Warner Home Video has released an eclectic collection of five DVDs in a boxed set titles Leading Ladies Collection Vol. 2. The set consists of some titles that have been eagerly awaited on DVD for quite some time: Up the Down Staircase, Shoot the Moon, A Big Hand for the Little Lady, I'll Cry Tomorrow and Rich and Famous. Here's our take on the individual films:
Up the Down Staircase- Released during the same year as To Sir, With Love- 1967- Up the Down Staircase is the fact-based story of a seemingly frail and naive young woman who takes a job teaching high school in a ghetto neighboorhood. The book was a best-seller and the film was highly anticipated. I've never been a huge fan of Sandy Dennis. Her whiney, mousey persona worked appropriately in Who's Afraid of Virginia Woolf? but left me irritated in films such as The Out-of-Towners. In Up the Down Staircase, however, I realized I had misjudged this fine actress. She gives a winning performance that consistently surprises. She's tender when you think she'll be tough and tough when you think she'll be vulnerable. The white teacher in the ghetto school concept is cliched today, but at the time it was ground-breaking stuff. Unlike the capable, somewhat intimidating Sidney Poitier in To Sir, With Love, Dennis is the epitome of vulnerability. She has to contend with suicidal students, unrequited love, uncaring administrators,a failed attempt to reach a bright delinquent and a host of other problems. Every time you think you know the direction the story will go in, it deviates just enough to keep you interested. There are a number of loose ends that are not conveniently tied up at the end of the story, but that seems a realistic approach. The film has probably lost some of its power over the decades, but it remains highly enjoyable. The only extra is an original trailer.
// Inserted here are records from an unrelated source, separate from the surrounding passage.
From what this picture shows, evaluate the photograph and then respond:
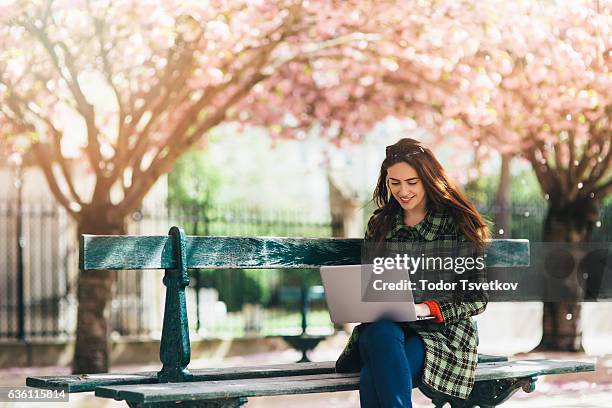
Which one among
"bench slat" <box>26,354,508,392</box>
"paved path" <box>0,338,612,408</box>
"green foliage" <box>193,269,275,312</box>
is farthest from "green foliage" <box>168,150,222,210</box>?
"bench slat" <box>26,354,508,392</box>

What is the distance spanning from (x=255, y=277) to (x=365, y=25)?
14.1 m

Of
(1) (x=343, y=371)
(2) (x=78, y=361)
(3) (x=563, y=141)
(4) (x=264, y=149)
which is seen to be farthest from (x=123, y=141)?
(4) (x=264, y=149)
SHOOT THE MOON- Director Alan Parker's heartbreaking look at the dissolution of a marriage and its impact on all concerned is so brilliantly enacted, written and directed that you forget you are watching a movie and feel like an intruder on real people's lives during their most vulnerable moments. Diane Keaton and Albert Finney are the couple coming apart at the seams even as they try to stay together for the sake of their brood of young daughters. Both are fundamentally decent, but flawed people and its hard to root for or against either as the disintegrating union takes a devastating toll on the entire family. The film reminds us of what an enormous talent Keaton can be in a dramatic role and how Finney, in one of the great performances of his career, has been woefully underutilized as leading man. This is not a feel-good movie, but it is essential viewing. Extras include a winning commentary track by Alan Parker and screenwriter Bo Goldman, and the original trailer.